Took her home, washed her, fed her, found out Kyra's a loving, snuggly, sociable cat who likes everyone, human or animal. She's going to be Ari's new companion. I've been thinking of finding him a playmate for a long time and in she walked. The best cats pick themselves.

Ari tends to get along well with female cats and kittens, while Kyra loves everybody, purrs, greets and gets cuddly. I think they'll get along well! So here's the start of sketching my new model - and her unusual markings. She has points, but she's a calico in the dark areas! Dark brown ears and tail, ginger patches next to the brown and one ginger hind foot, very pale body and white patches within her points. One little brown spot on her pink nose. Sweet, cute and unique!

This is the beginning of a beautiful friendship.

Thursday, November 12, 2015

Pears from Life

Pears from Life
Neocolor II artist crayons on large watercolor Moleskine

Today's painting is actually catching up for yesterday, unless I get in another sketch or something I'm still one day behind. I probably will though. This took me a while since I did the first layer lightly and washed it. The whole page curled up when I did and you can see that original wash in the background that I didn't color over because I liked it - a mix of black, Ultramarine and white layering.

I used the same light green artificial pear for all three views, rotating it to see it at different angles. It's not perfectly symmetrical and I also deliberately let it vary a bit in my rendering, not worrying if I made it a little fatter or shorter. I played with color on all three versions and pushed one way back by fading out the colors with white - which showed up more in the photo than the original.
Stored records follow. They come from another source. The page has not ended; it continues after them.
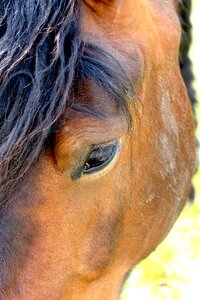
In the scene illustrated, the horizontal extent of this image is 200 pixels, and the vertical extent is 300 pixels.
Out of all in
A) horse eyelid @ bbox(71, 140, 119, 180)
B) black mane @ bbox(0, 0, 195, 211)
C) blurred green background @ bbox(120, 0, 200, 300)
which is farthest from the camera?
blurred green background @ bbox(120, 0, 200, 300)

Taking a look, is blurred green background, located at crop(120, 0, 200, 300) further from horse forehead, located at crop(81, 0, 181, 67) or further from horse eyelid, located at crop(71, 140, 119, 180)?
horse eyelid, located at crop(71, 140, 119, 180)

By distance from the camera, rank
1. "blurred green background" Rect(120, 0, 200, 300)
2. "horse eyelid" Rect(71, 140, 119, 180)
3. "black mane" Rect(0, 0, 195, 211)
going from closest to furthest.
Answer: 1. "black mane" Rect(0, 0, 195, 211)
2. "horse eyelid" Rect(71, 140, 119, 180)
3. "blurred green background" Rect(120, 0, 200, 300)

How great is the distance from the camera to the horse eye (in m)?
1.30

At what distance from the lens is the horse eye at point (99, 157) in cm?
130

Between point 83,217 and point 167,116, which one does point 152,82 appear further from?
point 83,217

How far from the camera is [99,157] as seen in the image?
1316mm

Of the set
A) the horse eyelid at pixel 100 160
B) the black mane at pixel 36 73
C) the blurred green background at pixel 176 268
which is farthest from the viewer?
the blurred green background at pixel 176 268

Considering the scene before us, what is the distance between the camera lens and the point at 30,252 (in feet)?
4.11

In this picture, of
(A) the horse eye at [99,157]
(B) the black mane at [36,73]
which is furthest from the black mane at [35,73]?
(A) the horse eye at [99,157]

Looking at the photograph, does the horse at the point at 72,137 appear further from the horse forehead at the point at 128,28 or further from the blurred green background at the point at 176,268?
the blurred green background at the point at 176,268

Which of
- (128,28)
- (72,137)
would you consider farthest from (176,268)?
(72,137)

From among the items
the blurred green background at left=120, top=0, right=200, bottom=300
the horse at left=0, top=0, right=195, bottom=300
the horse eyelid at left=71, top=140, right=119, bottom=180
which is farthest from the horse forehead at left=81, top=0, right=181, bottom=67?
the blurred green background at left=120, top=0, right=200, bottom=300

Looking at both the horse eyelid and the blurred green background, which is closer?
the horse eyelid

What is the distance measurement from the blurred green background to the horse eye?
58.4 inches
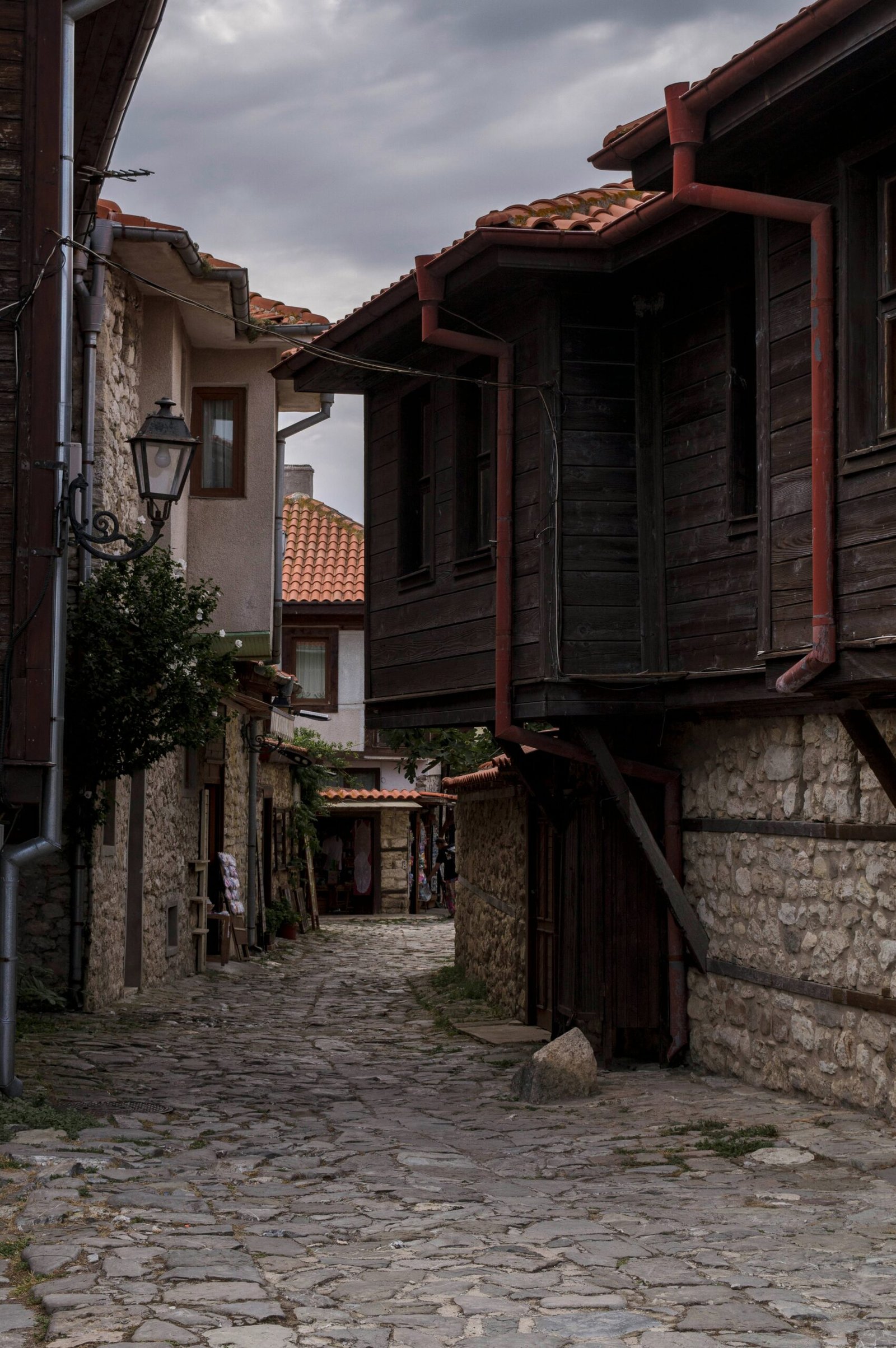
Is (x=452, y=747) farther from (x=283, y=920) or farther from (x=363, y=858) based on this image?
(x=283, y=920)

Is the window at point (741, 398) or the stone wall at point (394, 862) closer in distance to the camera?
the window at point (741, 398)

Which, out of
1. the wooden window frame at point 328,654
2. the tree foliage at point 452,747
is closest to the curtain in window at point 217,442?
the tree foliage at point 452,747

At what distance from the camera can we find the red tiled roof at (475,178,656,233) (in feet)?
32.3

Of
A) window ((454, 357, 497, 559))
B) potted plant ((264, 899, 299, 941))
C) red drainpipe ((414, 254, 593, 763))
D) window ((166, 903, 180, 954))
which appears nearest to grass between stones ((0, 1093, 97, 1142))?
red drainpipe ((414, 254, 593, 763))

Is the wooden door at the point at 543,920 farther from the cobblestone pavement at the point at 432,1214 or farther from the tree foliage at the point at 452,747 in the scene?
the tree foliage at the point at 452,747

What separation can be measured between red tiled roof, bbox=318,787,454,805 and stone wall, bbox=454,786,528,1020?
1358 cm

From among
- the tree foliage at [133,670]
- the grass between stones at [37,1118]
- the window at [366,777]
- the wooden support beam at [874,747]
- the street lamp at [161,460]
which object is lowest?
the grass between stones at [37,1118]

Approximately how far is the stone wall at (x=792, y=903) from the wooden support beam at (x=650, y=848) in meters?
0.09

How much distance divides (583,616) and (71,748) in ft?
14.3

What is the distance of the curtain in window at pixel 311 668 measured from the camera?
33.0m

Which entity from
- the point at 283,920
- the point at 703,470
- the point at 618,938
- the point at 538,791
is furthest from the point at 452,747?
the point at 703,470

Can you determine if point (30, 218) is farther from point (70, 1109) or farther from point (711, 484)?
point (70, 1109)

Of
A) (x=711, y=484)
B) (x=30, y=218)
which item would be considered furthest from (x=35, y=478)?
(x=711, y=484)

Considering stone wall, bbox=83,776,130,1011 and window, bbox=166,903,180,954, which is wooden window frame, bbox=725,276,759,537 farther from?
window, bbox=166,903,180,954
But color adjustments in photos are tricky at best, get one area looking true and some other area will be washed out or too dark or too blue or something.

It's one step more intense than the chalky looking thing in the photo, more like a solid Naples Yellow than a pale grayed beige. The shadows did do that double ring effect too. Values are about right, it just paled out because of what's probably gamut issues.

Oh wow! 200th post! Just noticed that! Yay, been at it a while with this blog. Onward!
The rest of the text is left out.